Che ci sia una relazione, anche stretta, tra qualità dell’aria e buona salute, è vicenda nota da tempo. Ma il tema è molto più complesso di quanto possa apparire perché, ad esempio, potrebbero esserci inquinanti non convenzionali meritevoli di essere monitorati, per comprendere se sono concausa di sviluppo di patologie. Allo stesso tempo ci sono esiti di salute meno indagati in epidemiologia ambientale, come ad esempio il diabete o le malattie neurodegenerative, la cui correlazione con l’inquinamento non è pienamente compresa. Proprio per trovare conferma ad alcune di queste ipotesi e individuare modelli efficaci da condividere con la comunità scientifica, la Regione Emilia-Romagna si è candidata come capofila di un progetto per un bando del ministero della Salute, piazzandosi al primo posto davanti a una ventina di altri candidati e ottenendo un finanziamento pari 2,1 milioni di euro. Il progetto ha l’obiettivo di realizzare un atlante territoriale dei dati di qualità dell'aria e degli esiti di salute, in grado di fornire cioè un quadro trasparente e aggiornato sulle relazioni tra questi aspetti, rafforzando gli impegni e gli strumenti del progetto quadriennale di studio su qualità dell’aria e salute già approvato dalla Giunta regionale lo scorso aprile.
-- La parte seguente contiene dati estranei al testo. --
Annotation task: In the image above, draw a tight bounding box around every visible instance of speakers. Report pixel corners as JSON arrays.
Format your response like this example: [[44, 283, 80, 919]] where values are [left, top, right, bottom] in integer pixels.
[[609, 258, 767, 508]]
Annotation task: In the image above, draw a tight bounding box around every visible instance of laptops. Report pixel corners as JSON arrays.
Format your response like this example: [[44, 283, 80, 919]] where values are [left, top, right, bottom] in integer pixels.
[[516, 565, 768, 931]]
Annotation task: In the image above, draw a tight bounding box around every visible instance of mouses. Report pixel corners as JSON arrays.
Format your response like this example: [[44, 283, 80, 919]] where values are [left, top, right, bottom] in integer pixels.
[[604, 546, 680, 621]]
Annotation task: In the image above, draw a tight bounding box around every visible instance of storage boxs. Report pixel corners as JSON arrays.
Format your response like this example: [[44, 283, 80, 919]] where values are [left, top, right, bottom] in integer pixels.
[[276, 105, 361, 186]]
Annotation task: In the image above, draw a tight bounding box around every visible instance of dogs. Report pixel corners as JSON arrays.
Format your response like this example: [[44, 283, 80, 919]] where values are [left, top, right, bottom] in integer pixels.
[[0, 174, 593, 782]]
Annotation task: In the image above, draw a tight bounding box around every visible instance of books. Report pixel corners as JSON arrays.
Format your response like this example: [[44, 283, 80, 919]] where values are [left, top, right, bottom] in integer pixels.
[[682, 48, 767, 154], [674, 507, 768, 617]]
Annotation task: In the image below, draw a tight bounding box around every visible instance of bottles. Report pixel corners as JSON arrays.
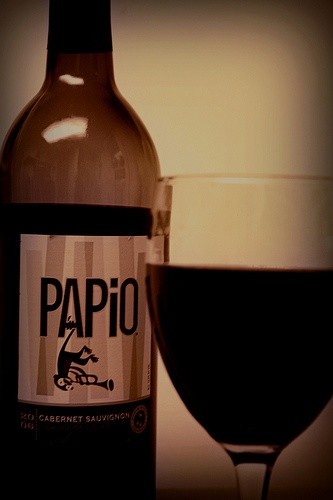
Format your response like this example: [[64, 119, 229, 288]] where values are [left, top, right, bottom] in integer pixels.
[[1, 1, 161, 500]]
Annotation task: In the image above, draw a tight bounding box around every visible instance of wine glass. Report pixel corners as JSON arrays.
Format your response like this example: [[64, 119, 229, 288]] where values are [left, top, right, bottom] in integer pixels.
[[143, 173, 333, 500]]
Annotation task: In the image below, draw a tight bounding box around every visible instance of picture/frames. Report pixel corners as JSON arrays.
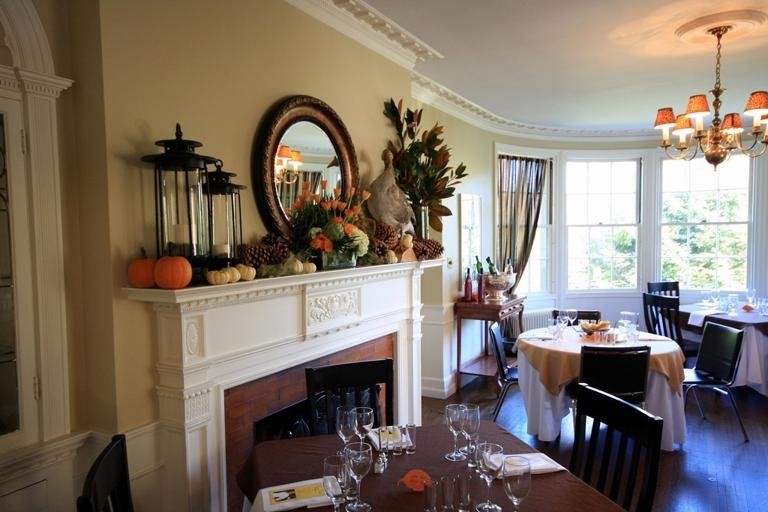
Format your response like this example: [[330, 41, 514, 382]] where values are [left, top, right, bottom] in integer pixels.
[[458, 192, 483, 291]]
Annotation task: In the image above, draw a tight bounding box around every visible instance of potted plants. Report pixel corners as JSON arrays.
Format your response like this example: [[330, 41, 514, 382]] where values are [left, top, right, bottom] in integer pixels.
[[379, 99, 468, 242]]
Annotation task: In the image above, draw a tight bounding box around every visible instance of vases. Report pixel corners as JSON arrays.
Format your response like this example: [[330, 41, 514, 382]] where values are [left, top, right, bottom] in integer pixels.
[[322, 247, 357, 269]]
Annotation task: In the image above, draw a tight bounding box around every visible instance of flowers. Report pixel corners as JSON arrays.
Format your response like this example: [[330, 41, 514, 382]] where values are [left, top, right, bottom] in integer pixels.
[[307, 186, 375, 257], [286, 177, 340, 219]]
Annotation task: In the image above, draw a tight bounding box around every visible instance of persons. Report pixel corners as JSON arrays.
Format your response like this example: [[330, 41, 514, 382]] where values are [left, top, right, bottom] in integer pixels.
[[273, 490, 295, 501]]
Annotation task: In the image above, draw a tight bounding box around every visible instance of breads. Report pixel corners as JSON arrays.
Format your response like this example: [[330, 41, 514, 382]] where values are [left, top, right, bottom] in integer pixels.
[[581, 321, 609, 330]]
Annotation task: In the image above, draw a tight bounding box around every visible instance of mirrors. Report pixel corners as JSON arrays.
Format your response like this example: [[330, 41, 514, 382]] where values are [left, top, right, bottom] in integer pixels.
[[249, 92, 362, 235]]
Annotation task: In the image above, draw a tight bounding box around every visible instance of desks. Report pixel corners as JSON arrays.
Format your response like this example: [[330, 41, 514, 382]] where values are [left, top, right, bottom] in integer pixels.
[[455, 295, 528, 407]]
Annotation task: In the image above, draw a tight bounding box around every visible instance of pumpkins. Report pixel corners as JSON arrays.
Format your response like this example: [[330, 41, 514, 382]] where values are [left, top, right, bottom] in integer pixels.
[[288, 258, 317, 274], [154, 242, 193, 289], [401, 234, 413, 252], [384, 250, 398, 263], [126, 247, 155, 288], [206, 261, 257, 285]]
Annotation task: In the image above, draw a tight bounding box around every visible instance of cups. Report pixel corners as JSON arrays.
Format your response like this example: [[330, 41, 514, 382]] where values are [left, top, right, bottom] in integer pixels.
[[378, 428, 389, 456], [702, 289, 768, 316], [422, 479, 438, 512], [392, 425, 403, 456], [593, 330, 614, 344], [439, 474, 456, 512], [406, 424, 416, 455], [614, 319, 638, 343], [456, 472, 473, 512]]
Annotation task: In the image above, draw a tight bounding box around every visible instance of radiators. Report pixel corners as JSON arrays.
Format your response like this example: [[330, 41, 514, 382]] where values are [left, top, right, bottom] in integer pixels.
[[506, 307, 560, 344]]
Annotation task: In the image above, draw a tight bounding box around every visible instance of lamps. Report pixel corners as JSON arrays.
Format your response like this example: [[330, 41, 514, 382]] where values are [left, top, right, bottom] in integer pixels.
[[652, 9, 768, 172], [274, 146, 303, 186]]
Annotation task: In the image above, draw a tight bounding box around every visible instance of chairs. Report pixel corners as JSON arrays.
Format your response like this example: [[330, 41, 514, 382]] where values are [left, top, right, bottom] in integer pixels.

Della squadra fanno parte 8 Regioni (a partire da quelle del Bacino Padano, con cui l’Emilia-Romagna collabora su questo fronte già da tempo) con una ventina di diverse unità operative e il determinante coinvolgimento delle strutture di Epidemiologia dell’Ausl Irccs di Reggio Emilia e Ambiente Prevenzione e Salute di Arpae.
L’atlante sarà costruito attingendo ai dati delle centraline di misurazione degli inquinanti, ai dati satellitari, dell’assistenza sanitaria e dei registri di patologia. Si prenderanno in considerazione anche le variabili socioeconomiche, e quando possibile gli stili di vita. Il risultato atteso è quello di avere strumenti efficaci per coordinare l'elaborazione, l'interpretazione e la fruizione dei dati disponibili, ovvero algoritmi, codici e mappe che individuino la qualità dell’aria e il numero di malattie e decessi zona per zona. L’atlante metterà a disposizione dei tecnici del settore, dei decisori e più in generale della popolazione le informazioni più dettagliate e le elaborazioni più utili sui possibili effetti di diverse strategie di miglioramento della qualità dell’aria, seguendo un metodo scientifico rigoroso e con gli strumenti di rilevazione e di calcolo più aggiornati che le diverse Regioni hanno a disposizione. Un punto di partenza anche per un’attività di formazione specifica rivolta a medici e pediatri su come ridurre l’esposizione individuale, in caso di picco di inquinamento, con particolare attenzione alle categorie più vulnerabili.